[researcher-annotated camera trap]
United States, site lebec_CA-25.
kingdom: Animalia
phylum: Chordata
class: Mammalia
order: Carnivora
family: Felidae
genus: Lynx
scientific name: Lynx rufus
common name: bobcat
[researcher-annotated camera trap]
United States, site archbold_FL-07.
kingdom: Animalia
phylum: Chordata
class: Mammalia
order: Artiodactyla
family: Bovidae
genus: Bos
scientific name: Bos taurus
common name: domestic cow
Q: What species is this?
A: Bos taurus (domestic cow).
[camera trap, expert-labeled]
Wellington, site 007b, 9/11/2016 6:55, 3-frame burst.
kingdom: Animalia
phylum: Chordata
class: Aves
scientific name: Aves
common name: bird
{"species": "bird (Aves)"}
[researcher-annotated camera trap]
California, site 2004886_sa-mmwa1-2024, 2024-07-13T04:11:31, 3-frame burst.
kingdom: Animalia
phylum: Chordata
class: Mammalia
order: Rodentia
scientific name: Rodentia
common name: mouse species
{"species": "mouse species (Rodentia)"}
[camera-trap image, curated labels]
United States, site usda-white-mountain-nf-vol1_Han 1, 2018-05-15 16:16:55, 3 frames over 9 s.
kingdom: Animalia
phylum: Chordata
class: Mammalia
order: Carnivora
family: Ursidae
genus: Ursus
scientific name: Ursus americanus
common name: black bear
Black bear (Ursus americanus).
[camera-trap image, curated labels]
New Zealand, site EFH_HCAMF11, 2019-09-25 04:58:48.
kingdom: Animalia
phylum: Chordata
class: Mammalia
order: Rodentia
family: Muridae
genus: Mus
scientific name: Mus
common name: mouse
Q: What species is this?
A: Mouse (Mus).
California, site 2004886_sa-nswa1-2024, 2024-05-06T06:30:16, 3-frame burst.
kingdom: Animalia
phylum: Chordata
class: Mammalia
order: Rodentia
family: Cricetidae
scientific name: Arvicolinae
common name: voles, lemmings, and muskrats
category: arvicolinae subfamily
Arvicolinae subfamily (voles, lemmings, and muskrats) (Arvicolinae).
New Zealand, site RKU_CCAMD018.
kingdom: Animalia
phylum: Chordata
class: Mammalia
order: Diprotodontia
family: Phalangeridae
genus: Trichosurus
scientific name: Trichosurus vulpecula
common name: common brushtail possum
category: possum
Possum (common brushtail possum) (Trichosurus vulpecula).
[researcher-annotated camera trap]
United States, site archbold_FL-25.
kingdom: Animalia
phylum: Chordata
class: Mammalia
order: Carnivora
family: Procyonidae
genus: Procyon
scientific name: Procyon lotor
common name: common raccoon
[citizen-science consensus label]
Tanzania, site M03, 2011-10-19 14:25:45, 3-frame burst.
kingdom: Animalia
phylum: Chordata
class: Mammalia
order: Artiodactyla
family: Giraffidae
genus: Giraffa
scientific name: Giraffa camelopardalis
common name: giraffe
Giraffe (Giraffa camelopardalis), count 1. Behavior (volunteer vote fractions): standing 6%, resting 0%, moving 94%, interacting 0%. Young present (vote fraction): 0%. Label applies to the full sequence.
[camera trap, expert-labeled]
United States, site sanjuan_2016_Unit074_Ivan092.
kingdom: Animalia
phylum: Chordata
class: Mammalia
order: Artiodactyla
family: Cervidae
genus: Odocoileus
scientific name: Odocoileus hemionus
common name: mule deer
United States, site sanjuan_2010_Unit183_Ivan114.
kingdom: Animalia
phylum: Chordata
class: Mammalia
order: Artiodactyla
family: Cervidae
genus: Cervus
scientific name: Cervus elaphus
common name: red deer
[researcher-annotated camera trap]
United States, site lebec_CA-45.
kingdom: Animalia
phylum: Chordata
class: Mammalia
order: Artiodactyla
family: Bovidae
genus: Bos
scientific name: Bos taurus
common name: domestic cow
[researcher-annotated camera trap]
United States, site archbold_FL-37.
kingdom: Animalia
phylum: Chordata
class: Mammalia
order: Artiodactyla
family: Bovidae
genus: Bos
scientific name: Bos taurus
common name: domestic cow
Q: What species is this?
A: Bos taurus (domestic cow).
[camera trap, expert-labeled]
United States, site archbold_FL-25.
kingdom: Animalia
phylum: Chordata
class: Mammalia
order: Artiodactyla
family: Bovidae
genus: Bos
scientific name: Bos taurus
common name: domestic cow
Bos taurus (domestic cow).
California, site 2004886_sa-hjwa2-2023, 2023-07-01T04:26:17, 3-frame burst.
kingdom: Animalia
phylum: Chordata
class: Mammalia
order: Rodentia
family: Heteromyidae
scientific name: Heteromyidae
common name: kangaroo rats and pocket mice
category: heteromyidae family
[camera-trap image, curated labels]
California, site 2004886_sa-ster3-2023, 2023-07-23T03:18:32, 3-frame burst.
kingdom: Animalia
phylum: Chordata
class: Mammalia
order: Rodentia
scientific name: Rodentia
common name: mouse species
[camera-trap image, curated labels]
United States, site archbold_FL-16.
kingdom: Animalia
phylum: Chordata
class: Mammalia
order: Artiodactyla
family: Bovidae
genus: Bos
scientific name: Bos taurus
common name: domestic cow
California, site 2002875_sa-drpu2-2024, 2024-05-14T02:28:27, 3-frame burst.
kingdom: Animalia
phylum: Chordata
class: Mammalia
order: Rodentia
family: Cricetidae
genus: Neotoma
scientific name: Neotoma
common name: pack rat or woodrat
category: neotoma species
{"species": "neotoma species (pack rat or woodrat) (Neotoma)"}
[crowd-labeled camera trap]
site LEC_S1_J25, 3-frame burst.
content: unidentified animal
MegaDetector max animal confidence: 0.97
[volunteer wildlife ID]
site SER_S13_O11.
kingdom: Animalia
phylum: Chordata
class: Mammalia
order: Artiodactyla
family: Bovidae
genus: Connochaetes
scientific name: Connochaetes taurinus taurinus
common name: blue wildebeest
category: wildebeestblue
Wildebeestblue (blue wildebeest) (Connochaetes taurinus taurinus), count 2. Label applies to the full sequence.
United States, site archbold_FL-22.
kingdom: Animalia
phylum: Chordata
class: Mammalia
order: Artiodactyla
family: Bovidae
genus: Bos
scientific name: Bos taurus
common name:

--------------------------------

▸ **EXERCISE PROMPT**
Search the material for the word "California". Each line where it is found must be copied.

▸ **OUTPUT OF THE EXERCISE**
California, site 2004886_sa-mmwa1-2024, 2024-07-13T04:11:31, 3-frame burst.
California, site 2004886_sa-nswa1-2024, 2024-05-06T06:30:16, 3-frame burst.
California, site 2004886_sa-hjwa2-2023, 2023-07-01T04:26:17, 3-frame burst.
California, site 2004886_sa-ster3-2023, 2023-07-23T03:18:32, 3-frame burst.
California, site 2002875_sa-drpu2-2024, 2024-05-14T02:28:27, 3-frame burst.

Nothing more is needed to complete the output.